Per la Transizione digitale previsti 18,46 miliardi di incentivi

«Nell’ultimo decennio le complesse crisi industriali – Taranto, Melfi e Alitalia – hanno sottratto tempo e drenato ingenti risorse», spiega a Tag43.it Marco Gay, presidente di Anitec-Assinform. «Ciò non toglie che si doveva e poteva fare molto di più». Dopo aver parlato tanto di digital divide e cittadinanza digitale, un piano nazionale infatti non è mai venuto fuori. Pochi giorni fa il ministro del Turismo, Massimo Garavaglia, nel corso del suo intervento alla presentazione della Bit, parlando della transizione digitale alla quale il Pnrr riserva 18,46 miliardi, ha detto: «Siamo talmente indietro che abbiamo potenzialità di crescita enormi». Ma cosa serve per ripartire davvero? «C’è bisogno in primis di investimenti sulle politiche attive. Una cospicua fetta di società – cittadini, lavoratori, imprenditori – non possiede cultura digitale», continua Gay. «La formazione è il punto da dove partire e l’aver destinato 1,5 miliardi agli Istituti tecnici superiori nel Recovery Plan è una svolta significativa». Fondi che nei piani andranno a potenziare i laboratori con tecnologie 4.0 e aumentare gli iscritti.

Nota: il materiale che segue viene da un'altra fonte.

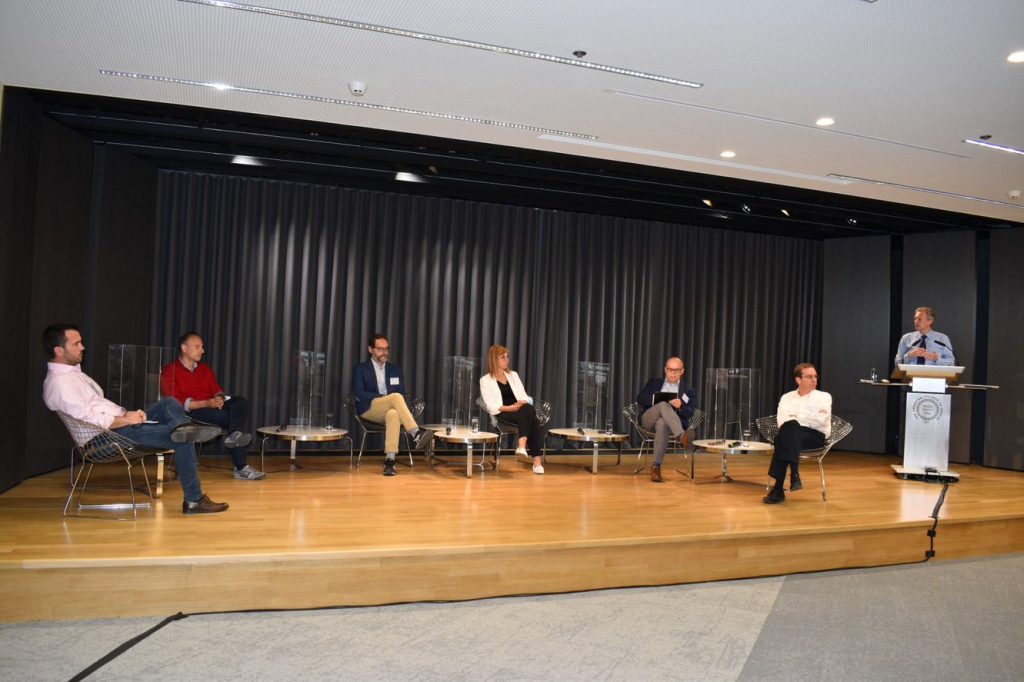 The American College of Greece | New Wave of Energy Autonomous Networks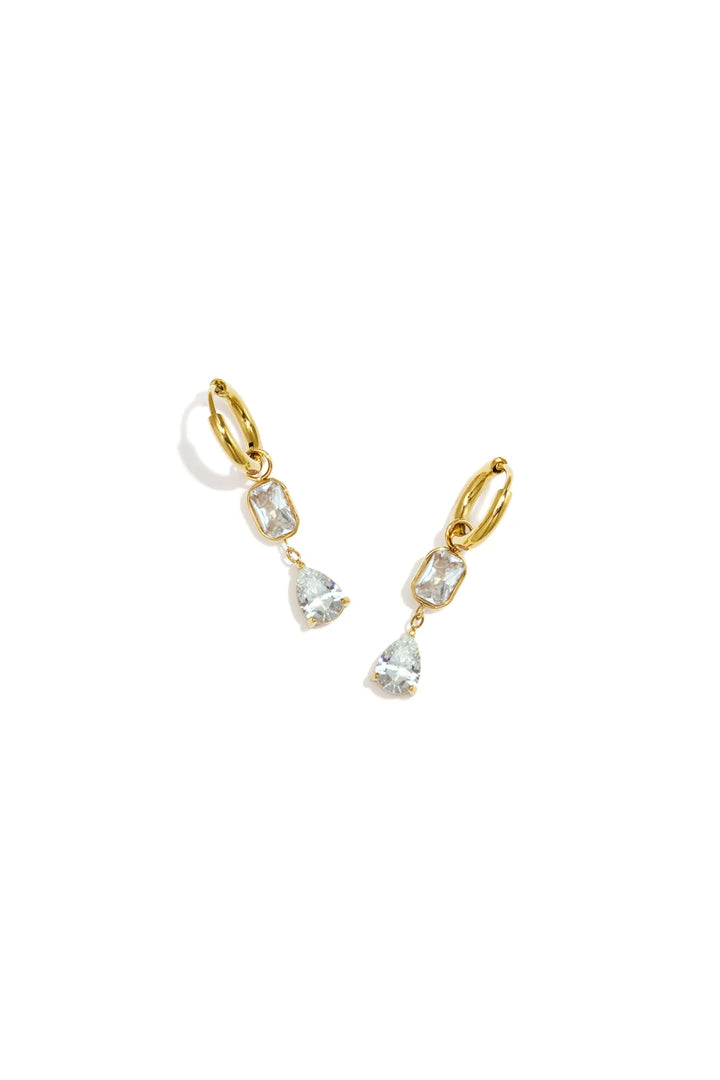 Oorbellen | Sparkling Drops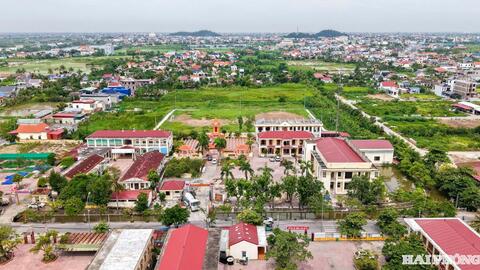 Kiến Minh sẵn sàng cho đại hội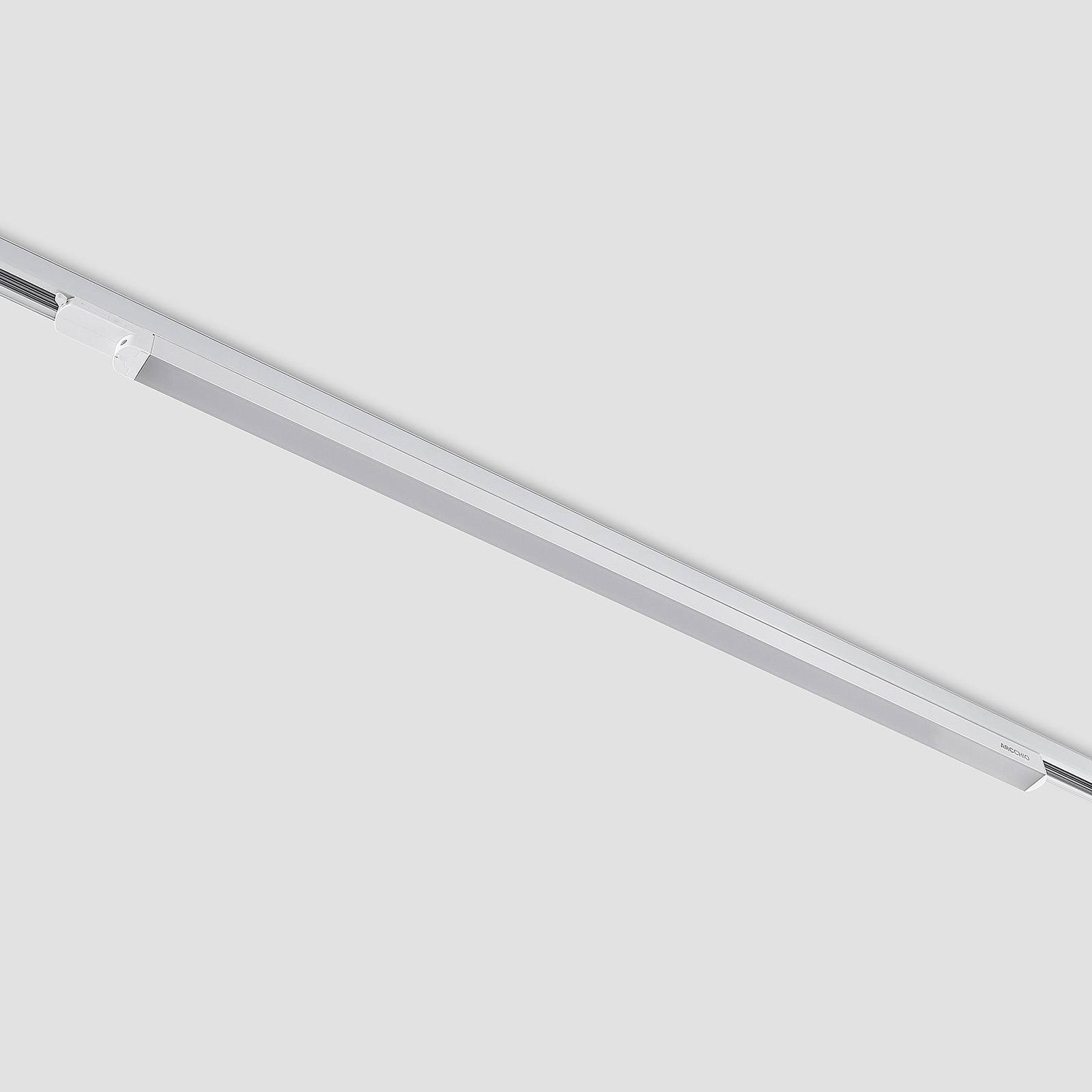 Arcchio Harlow lampa LED biała 109cm 4000K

Il mercato digitale italiano ha chiuso il 2020 con un fatturato di 71,5 miliardi

Nel 2020 il mercato digitale italiano ha chiuso con un -0,6% a fronte di un fatturato di 71,5 miliardi di euro. Il dinamismo più marcato è stato rilevato per le componenti strettamente It come i Digital Enabler che hanno confermato il loro ruolo trainante. In particolare intelligenza artificiale, Cloud, Blockchain, Cyber security, piattaforme per la gestione web, ovvero quelle utilizzate in modo più diffuso per la gestione dell’emergenza: dal lavoro in remoto alla telemedicina, dalla logistica allo shopping online. Nell’insieme sono cresciute con tassi a due cifre e hanno visto progredire la loro quota dal 19,5% del 2019 al 21% del 2020.

Il punto del Digitale in Italia spiegato da Marco Gay
Marco Gay da aprile 2018 è Presidente di Anitec-Assinform (da youtube).

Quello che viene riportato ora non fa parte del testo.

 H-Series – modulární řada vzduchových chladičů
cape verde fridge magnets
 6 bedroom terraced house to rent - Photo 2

La priorità è dare impulso alla digitalizzazione della Pa e della Sanità

«Queste dinamiche confermano la centralità delle tecnologie digitali nell’anno dell’emergenza sanitaria ed economica», continua Gay. «Oggi non basta accontentarsi di fornire soluzioni in un momento difficile. La ripartenza sarà possibile solo con una politica di ricostruzione fondata sull’investimento in eccellenze produttive e di servizio, capaci di creare valore attraverso il digitale, sia nel settore privato che pubblico. E occorre accelerare su infrastrutture a banda larga e 5G». Va detto che alle reti ultraveloci sono destinati 5,31 miliardi. Il Pnrr (43,55 miliardi complessivi per digitalizzazione, innovazione, competitività e cultura) è «un’opportunità unica», insiste il numero uno dell’Associazione italiana per l’Information and Communication Technology. «Con gli investimenti contenuti nel Piano si può dare impulso alla digitalizzazione della Pa (10,01 miliardi, ndr) e della Sanità (9,63 mld, ndr), sostenere le startup innovative e colmare il gap di competenze digitali, anche riconvertendo lavori in phase out. Mai come oggi la sfida è complessa ma possibile e le aziende più virtuose avranno i maggiori benefici».